Image and question records:
------------------------
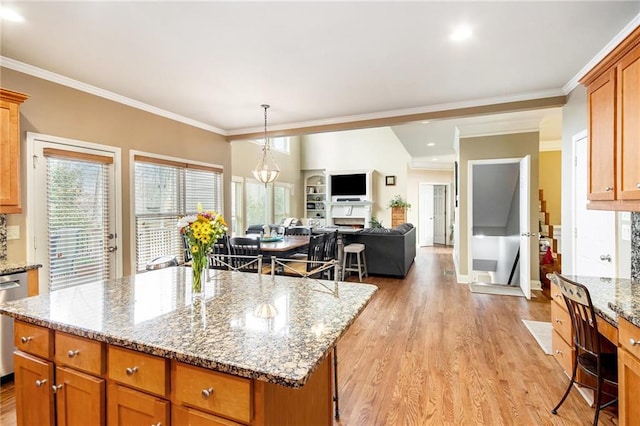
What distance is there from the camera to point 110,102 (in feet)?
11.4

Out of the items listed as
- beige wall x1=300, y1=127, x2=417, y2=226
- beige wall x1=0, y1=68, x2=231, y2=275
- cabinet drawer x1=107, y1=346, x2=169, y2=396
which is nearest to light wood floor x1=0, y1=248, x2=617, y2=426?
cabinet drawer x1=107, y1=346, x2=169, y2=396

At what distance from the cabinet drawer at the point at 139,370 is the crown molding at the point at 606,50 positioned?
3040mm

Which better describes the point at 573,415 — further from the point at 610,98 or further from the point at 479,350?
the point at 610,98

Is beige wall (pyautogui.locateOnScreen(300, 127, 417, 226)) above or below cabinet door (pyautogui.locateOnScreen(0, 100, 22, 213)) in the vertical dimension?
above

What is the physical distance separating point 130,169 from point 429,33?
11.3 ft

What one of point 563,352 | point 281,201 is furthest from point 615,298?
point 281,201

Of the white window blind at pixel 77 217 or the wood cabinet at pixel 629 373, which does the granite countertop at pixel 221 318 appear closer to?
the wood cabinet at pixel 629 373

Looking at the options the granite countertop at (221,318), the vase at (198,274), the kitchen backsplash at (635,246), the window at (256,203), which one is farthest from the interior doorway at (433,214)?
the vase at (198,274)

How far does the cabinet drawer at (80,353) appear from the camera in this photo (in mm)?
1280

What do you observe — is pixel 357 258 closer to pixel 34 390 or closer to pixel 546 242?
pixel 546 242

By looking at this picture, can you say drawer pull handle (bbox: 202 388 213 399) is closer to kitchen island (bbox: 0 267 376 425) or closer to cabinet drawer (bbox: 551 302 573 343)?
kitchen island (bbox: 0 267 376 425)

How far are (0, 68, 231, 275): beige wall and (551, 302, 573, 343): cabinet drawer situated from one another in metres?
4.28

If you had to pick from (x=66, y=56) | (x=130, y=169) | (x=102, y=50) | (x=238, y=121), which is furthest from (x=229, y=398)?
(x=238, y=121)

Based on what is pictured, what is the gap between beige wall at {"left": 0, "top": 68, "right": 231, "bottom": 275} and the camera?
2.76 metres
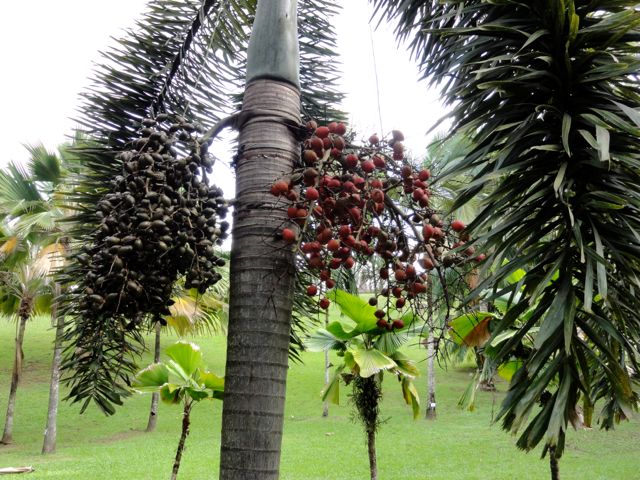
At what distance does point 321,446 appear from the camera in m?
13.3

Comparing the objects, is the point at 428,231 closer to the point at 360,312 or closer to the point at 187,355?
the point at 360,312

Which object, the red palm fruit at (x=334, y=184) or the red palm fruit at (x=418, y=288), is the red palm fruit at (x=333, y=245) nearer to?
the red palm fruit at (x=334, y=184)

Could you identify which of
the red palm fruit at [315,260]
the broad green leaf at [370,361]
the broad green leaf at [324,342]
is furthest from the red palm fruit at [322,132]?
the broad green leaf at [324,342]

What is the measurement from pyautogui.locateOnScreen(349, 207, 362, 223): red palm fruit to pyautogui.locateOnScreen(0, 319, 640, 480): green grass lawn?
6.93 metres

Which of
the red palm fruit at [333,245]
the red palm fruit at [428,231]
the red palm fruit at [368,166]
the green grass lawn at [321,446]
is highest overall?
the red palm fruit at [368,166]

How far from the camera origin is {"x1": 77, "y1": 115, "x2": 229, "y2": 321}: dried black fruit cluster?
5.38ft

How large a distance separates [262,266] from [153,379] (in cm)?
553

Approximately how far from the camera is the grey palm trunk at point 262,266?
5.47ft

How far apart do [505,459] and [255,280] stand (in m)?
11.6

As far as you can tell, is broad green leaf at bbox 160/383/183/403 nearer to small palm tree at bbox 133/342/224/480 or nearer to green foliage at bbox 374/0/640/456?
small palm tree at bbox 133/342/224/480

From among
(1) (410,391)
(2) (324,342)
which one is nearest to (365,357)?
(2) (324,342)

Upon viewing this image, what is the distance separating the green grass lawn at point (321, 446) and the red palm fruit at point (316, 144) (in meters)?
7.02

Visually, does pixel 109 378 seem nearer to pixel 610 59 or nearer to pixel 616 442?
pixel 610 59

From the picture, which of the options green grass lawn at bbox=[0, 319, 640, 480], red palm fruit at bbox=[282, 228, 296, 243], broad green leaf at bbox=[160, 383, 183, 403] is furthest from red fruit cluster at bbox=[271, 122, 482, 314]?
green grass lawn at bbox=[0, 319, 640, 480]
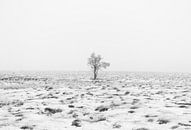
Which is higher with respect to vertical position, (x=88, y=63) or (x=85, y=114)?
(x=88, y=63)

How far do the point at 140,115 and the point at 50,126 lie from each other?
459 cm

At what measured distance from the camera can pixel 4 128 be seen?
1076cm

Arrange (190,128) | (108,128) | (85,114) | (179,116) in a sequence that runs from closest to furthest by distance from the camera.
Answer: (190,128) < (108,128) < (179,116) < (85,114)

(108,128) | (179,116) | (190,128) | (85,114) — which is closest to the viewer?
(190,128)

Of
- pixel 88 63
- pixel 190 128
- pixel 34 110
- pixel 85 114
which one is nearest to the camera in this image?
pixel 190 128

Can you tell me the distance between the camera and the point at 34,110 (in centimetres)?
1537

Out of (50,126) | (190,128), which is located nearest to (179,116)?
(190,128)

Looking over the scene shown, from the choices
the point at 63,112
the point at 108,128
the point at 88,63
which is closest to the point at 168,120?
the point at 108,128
------------------------
▸ Goal of the exercise
Put the stretch of the records from the line containing "At what measured" through the end of the records into a JSON list of strings, one string per line and blank lines left out.

▸ Output of the task
[
  "At what measured distance from the camera can pixel 4 128 be seen?",
  "1076cm",
  "Arrange (190,128) | (108,128) | (85,114) | (179,116) in a sequence that runs from closest to furthest by distance from the camera.",
  "Answer: (190,128) < (108,128) < (179,116) < (85,114)",
  "(108,128) | (179,116) | (190,128) | (85,114) — which is closest to the viewer?",
  "(190,128)",
  "Of",
  "- pixel 88 63",
  "- pixel 190 128",
  "- pixel 34 110",
  "- pixel 85 114",
  "which one is nearest to the camera in this image?",
  "pixel 190 128",
  "Can you tell me the distance between the camera and the point at 34,110 (in centimetres)?",
  "1537",
  "Out of (50,126) | (190,128), which is located nearest to (179,116)?",
  "(190,128)",
  "Looking over the scene shown, from the choices",
  "the point at 63,112",
  "the point at 108,128",
  "the point at 88,63",
  "which is closest to the point at 168,120?",
  "the point at 108,128"
]